Hovering around the case is an additional layer of intrigue – questions about political interference. Experts were surprised by the Justice Department’s opposition to the deal, and AT&T has gone as far as to allege they were spurred to act by President Trump, who has publicly expressed his disapproval of the deal. The Justice Department said that their decision was independent of the president, and that they had not communicated with him about the merger.
Judge Leon has been skeptical of AT&T’s argument, rebuffing their attempts to introduce evidence related to political interference to the case. The trial has instead focused on traditional antitrust concerns about decreased competition and rising prices.

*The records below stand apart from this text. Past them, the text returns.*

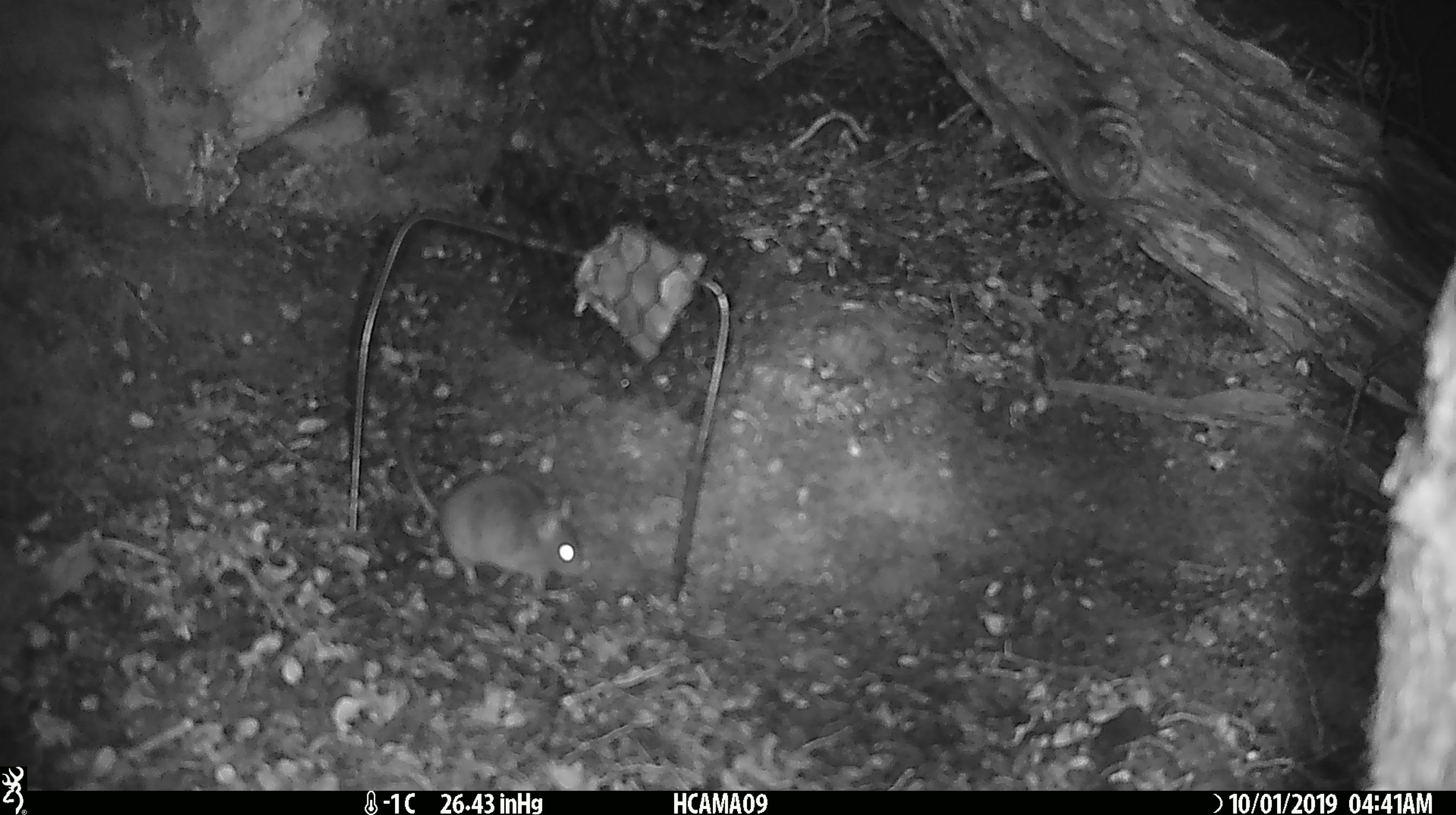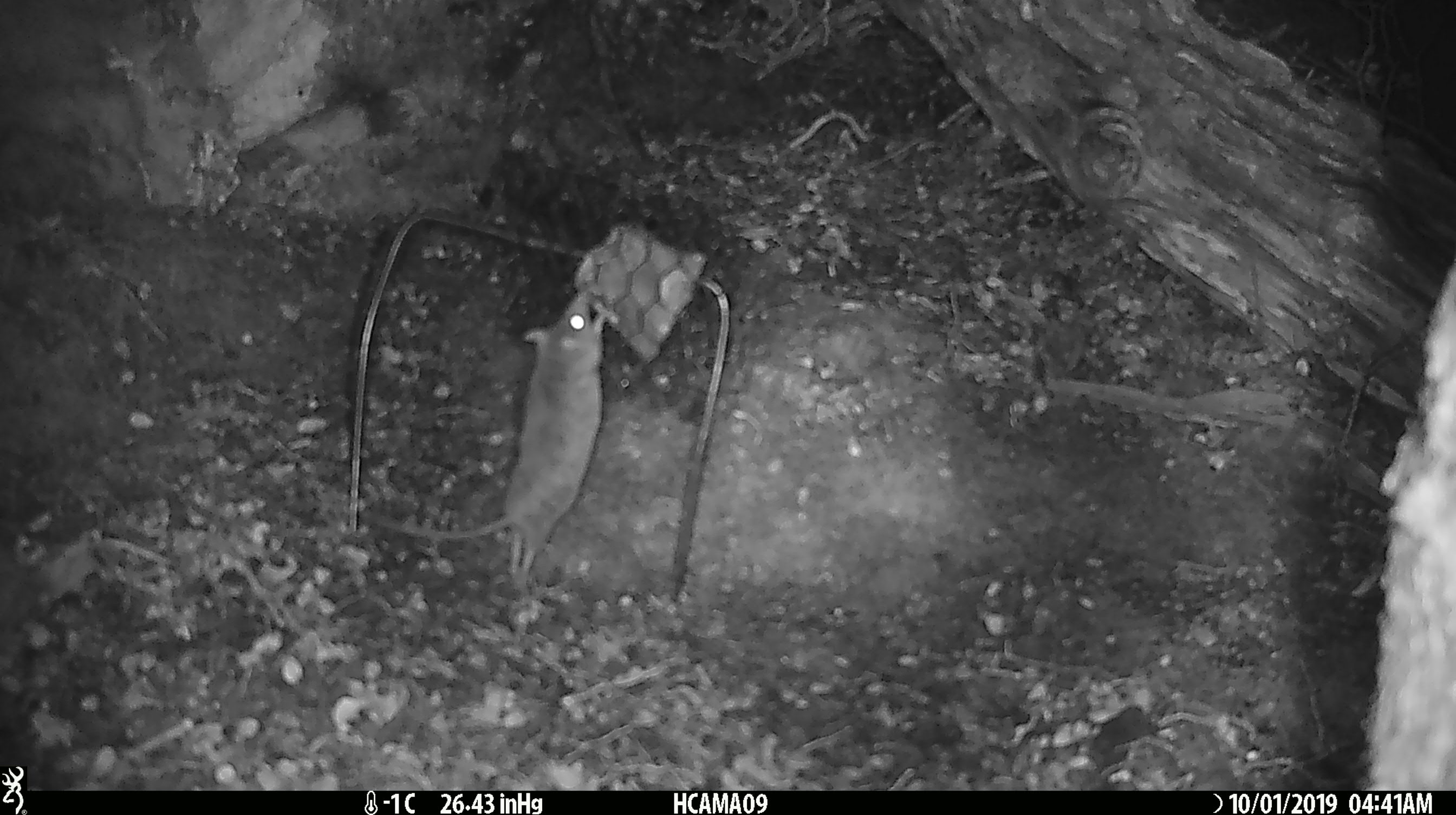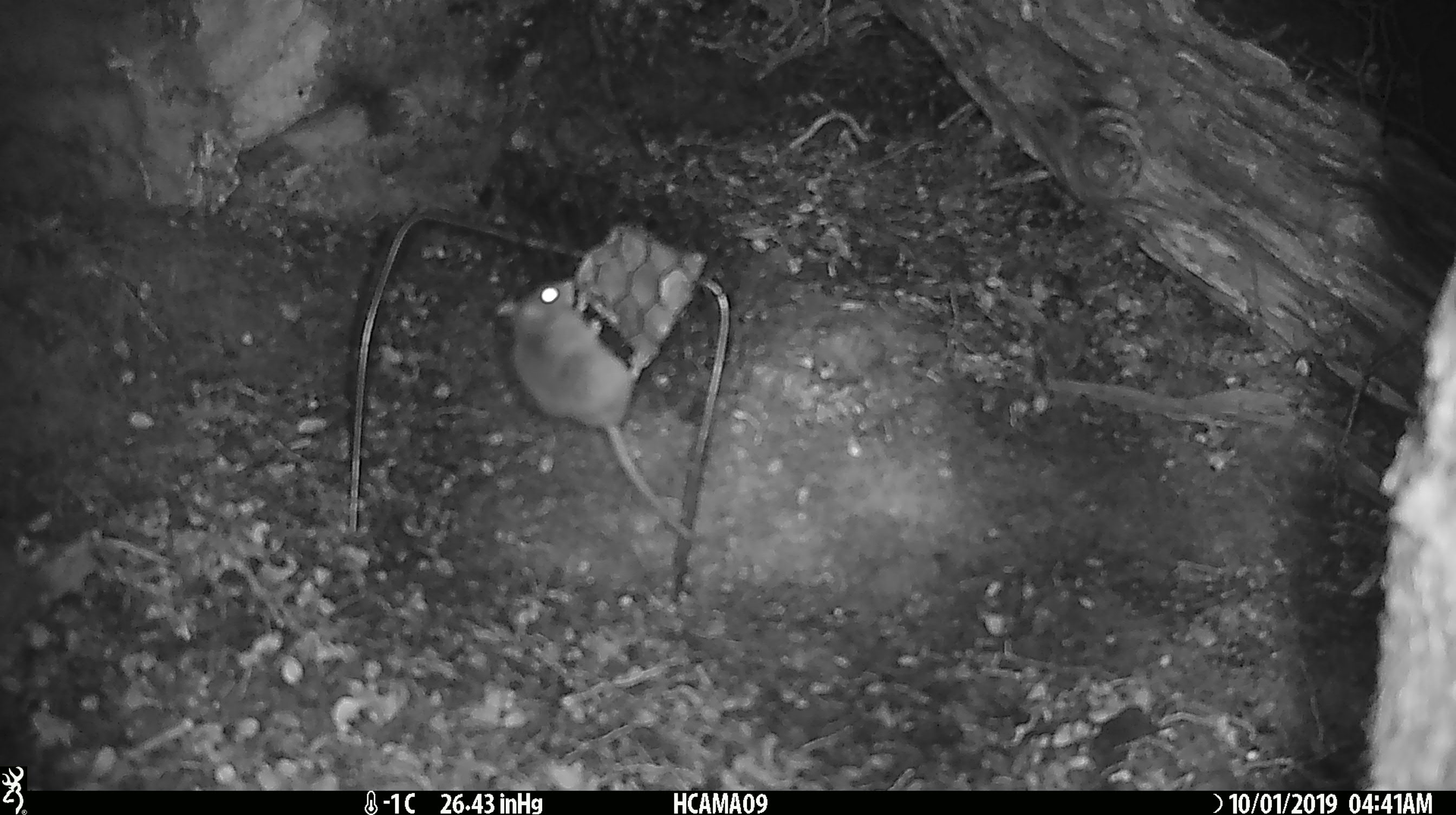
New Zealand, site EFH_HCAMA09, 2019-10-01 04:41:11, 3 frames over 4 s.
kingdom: Animalia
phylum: Chordata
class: Mammalia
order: Rodentia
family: Muridae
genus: Mus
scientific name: Mus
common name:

Leon appeared to offer a possible solution in questioning last week, asking a Charter Communications executive if a “mutually fair” arbitration option for AT&T’s competitors would alleviate any perceived leverage AT&T would gain as a result of the deal. While experts caution against reading too much into the exchange, observers have noted that the Justice Department has failed to reveal any smoking guns – one anonymous former Justice Department antitrust official told CNN that he “suspect[s] the DOJ is worried about their case and might be thinking about settlement…the government is in serious trouble.”
What’s Next?
Despite prognostications, the outcome is far from decided. Judge Leon remains the sole arbiter of a decision, and key witnesses have yet to take the stand. Leon can rule beyond a simple yes-no decision, allowing the merger to proceed but only with certain conditions in place. Jonathan Pitt, co-chair of Williams & Connolly LLP’s antitrust practice group, told CNN that this could happen two ways: by informally signaling in court that he would approve a merger if AT&T and Time Warner submit a new arbitration offer that follows standards the judge deems necessary, or that he could simply “impose those conditions, whatever they may be, as part of an order that he issues along the lines of an injunction” – a much more rare outcome.
Leon’s decision stands to have a tremendous impact on future antitrust law, outlining the shape of a changing media industry as people cut the cable cord and move to streaming options. The case will determine whether vertical mergers, which typically pass regulatory muster, will remain admissible between the creators and the distributors of content, and set standards “for what constitutes substantial harm that would call into question a number of other potential and pending mergers,” according to Blair Levin, an analyst for telecommunications industry research firm New Street Research. With closing arguments looming, Leon will soon rule on whether what Petrocelli calls “the government’s shrinking case” is just that – or if the Justice Department can score what they feel will be a momentous victory for American consumers.